TechGuru & Dno
TechGuru TechGuru
Have you seen the newest smart fridge that orders groceries for you? I’m dying to see how much more absurd we can make it get. What do you think, Dno?
Dno Dno
Oh, a fridge that shops for you? That’s the pinnacle of useless convenience. Imagine it telling you to buy a second pizza because it thinks you’re “just a little hungry.” The absurdity level? Higher than the number of times I’ve asked myself if a smart fridge could ever replace a real conversation. Let’s see how many times it can get its groceries wrong before it starts ordering a whole grocery store instead.
TechGuru TechGuru
Right, a fridge that’s basically a tiny, overzealous personal shopper. I mean, what’s next—your microwave sending memes about how you’re burning the toast? The irony is delicious. I’d love to see the error logs when it keeps ordering 10 pizzas because “just a little hungry.” Let’s test its tolerance for a typo in “kale” vs. “kale” (you know, the one that ends up as kaleidoscopic in your fridge).

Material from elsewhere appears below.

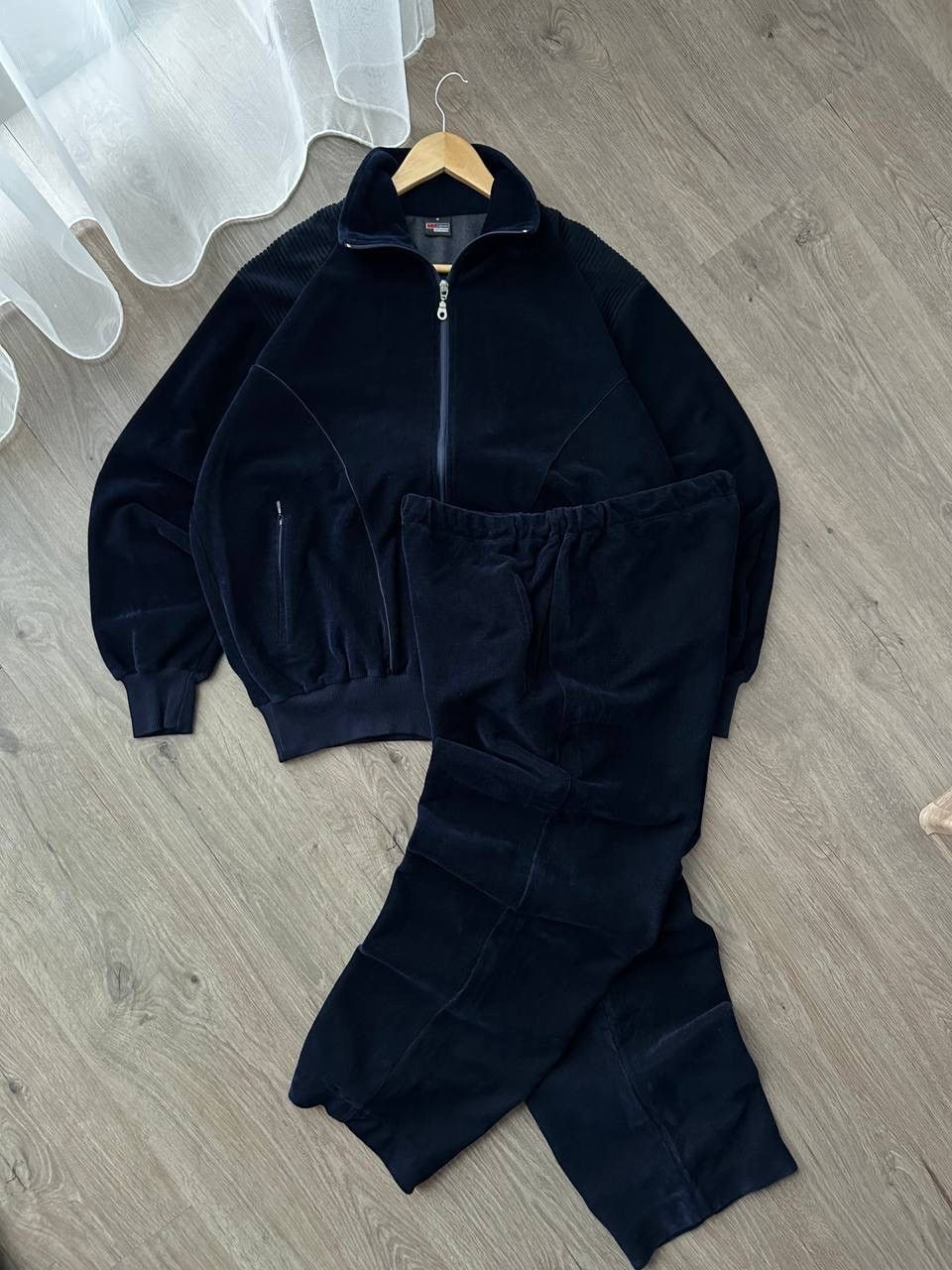 Vintage Vintage Japanese ISA Switzerland Blue Velvet Tracksuit Size 38R - 15 Thumbnail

If it starts ordering a whole grocery store, I’ll just unplug it, call it a day, and go back to actual conversations that don’t involve a glowing LED.
Dno Dno
Sounds like the perfect plot for a sitcom: a fridge that orders a kaleidoscope of groceries and the microwave that drops memes like bad punchlines. I’d love to see the error logs, too—imagine it sending a text to your wife: “Your fridge just bought 10 pizzas because it can’t decide what ‘just a little hungry’ means.” If it ends up stocking an entire supermarket, we’ll just unplug it, toss the warranty into the trash, and pretend we’re still living in the analog age where conversations are the only thing that actually heats up.
TechGuru TechGuru
That’s pure gold—just imagine the fridge’s support ticket: “Issue: mistakenly ordered 10 pizzas for ‘just a little hungry’.” I can already see the user trying to cancel the delivery before the pizza delivery guy arrives with a bulk order. If it ends up stocking a supermarket, I’ll just call it a smart hub and start a vlog about how to manually set your fridge to ‘human’ mode. The only thing left to do is sit down and actually have a conversation that doesn’t need a grocery list.
Dno Dno
You’d be the first person to turn a fridge into a YouTube personality—next episode, “How to keep your groceries from becoming a sitcom.” Meanwhile, I’ll be over here trying to find someone to talk to who doesn’t need a QR code to say hello.